▶ **Exercise prompt**:
Please explain, in one to three sentences, what the John Dutton text says Jacques' 1843 case reveals about free people of color in Louisiana, and the reason it gives.

▶ **Document passage**:
****
John Dutton: Antebellum Archetype

by Harper Blakey and Camille Cronin

At the helm of Iberville Parish’s bustling plantation economy flowing on both Bayou Plaquemine and the Mississippi River, sat John Dutton. Planters controlled the river city’s economy through the proliferation of sugar and cotton on the backs of their human chattel, but John Dutton’s influence reached further than the four walls of his plantation on Bayou Plaquemine. Dutton’s dominant social status was built by his land and human ownership but was fortified by his judgeship. In his tenured decades as Iberville Parish’s judge during the Antebellum period, he decided on a vast number of slave trials despite his obvious bias as a slave owner himself. Unfortunately, such were the ways of the Antebellum South in the early to mid 1800’s and even today – money begets power. Wealthy men like John Dutton acquired political power from their plantation profits and used it to suppress rebellion and runaways and attempt to harm slaves through heinous punishments in slave trials to protect their precious South.

Judge Dutton’s Cases

An avenue to the protection of the plantation economy is Judge Dutton’s recurring cast of characters in his courtroom dramas like the Brown family and Captain Francis Duplesis. Wealthy planter families in the parish were able to play the parts of the plaintiff, the defendant, and the jury in different slave trials. The Browns are cited in numerous cases including one in 1820 where Josiah and Thomas Brown report another planter’s mistreatment of his slave, Amy. Another simple trial took place where one of their slaves went without paying a toll or receiving consent from Josiah Brown to ride on Thomas Brown’s boat. The Browns go behind the jury stand to sign off on the decision condemning two people for giving Joseph Erwin’s slaves liquor and onions from a flatboat on the Mississippi River. Capt. Francis Duplessis also enjoyed similar legal advantages in an 1830 case regarding his two children, Catharine and Alexander, whom he illegally possessed. The mother of the children was Mrs. Cabot Chessé who was a native of Haiti and a free woman of color but lacked the literacy to seek justice for Catherine and Alexander. Despite her illiteracy, Mrs. Chessé filed a complaint in the Orleans Parish Court to have her attorney, Edmund (also a free person of color), retrieve her precious children from Capt. Duplessis by a writ of Habeas Corpus. Without any consequence specified for Capt. Duplessis, the children were returned, where they would reside in New Orleans with their mother where their family would bear creative descendants of artists and puppeteers in the 1900s. Mrs. Chessé and her children were reunited, but Judge Dutton did not serve justice unto his great friend Capt. Duplessis. Though exciting in a courtroom drama, recurring powerful families are not compelling in an actual slave trial for the sake of collusion. The Browns and Francis Duplessis were always allowed a jury of their peers, literally.

In another case, a member of the Brown family decided the fate of a nonwhite “peer.” Jaques was a free man of color who was a slaveholder in Iberville Parish. In 1843, he filed with the parish court under John Dutton, that one slave belonging to him and the other belonging to his neighbor attempted to kill Jacques. In this case, the testimony of the slaves is shockingly read and used for judgment. John Dutton released the two slaves, finding them not guilty of attempted murder, and one of the slaves would continue to be owned by Jacques’. Free people of color in Louisiana were supposedly lavishing in legal and social rights, however, Jacques’ story reveals otherwise. Jacques’ wealth and even slave ownership were not enough to surmount the color of his skin in the eyes of the court in Iberville Parish. But, the true colors of Dutton’s Iberville Parish Court shine with an unignorable brightness during slave trials on alleged insurrections and violence against white slave owners.
****
▶ **Provided records**:
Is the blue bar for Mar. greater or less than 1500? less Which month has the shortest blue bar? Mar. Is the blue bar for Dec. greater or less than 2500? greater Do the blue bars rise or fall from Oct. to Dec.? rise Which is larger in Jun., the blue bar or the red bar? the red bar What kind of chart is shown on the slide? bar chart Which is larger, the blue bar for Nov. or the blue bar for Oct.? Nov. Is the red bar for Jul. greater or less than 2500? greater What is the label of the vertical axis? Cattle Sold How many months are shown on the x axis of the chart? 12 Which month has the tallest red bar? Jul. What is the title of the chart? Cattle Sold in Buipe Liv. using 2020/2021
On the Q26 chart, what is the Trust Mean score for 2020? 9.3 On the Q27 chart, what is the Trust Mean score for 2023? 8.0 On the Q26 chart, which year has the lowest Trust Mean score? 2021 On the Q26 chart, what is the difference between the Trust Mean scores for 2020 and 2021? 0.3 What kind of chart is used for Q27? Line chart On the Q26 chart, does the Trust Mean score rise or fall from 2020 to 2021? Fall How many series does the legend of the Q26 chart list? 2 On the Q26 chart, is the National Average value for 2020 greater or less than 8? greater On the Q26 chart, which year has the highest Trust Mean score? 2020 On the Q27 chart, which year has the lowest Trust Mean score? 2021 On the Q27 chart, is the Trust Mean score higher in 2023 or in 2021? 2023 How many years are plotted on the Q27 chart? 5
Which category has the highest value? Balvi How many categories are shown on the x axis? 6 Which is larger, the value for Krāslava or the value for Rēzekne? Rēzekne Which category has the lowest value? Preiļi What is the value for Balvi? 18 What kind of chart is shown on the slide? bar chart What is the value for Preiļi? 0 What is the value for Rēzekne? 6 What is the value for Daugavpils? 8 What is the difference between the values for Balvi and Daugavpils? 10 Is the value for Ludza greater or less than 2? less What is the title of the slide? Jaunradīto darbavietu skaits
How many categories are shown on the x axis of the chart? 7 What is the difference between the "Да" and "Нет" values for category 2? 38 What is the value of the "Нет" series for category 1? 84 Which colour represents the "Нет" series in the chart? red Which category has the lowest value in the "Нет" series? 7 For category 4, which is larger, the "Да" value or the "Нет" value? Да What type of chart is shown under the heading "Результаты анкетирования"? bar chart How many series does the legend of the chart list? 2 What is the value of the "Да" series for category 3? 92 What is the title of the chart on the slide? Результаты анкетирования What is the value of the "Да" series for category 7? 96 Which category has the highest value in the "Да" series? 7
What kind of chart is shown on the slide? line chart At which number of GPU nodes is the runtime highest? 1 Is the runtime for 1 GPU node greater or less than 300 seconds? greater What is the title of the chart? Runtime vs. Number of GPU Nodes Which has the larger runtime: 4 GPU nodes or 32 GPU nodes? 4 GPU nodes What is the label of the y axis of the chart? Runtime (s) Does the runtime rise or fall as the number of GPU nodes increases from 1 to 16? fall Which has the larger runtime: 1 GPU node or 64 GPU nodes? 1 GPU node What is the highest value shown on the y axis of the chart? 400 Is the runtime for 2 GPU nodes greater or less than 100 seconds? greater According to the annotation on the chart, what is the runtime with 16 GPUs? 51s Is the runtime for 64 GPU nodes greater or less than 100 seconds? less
****
▶ **Response to this task**:
Free people of color in Louisiana were supposedly enjoying extensive legal and social rights, but Jacques' case reveals otherwise. Even his wealth and slave ownership were not enough to overcome the color of his skin in the eyes of the Iberville Parish court.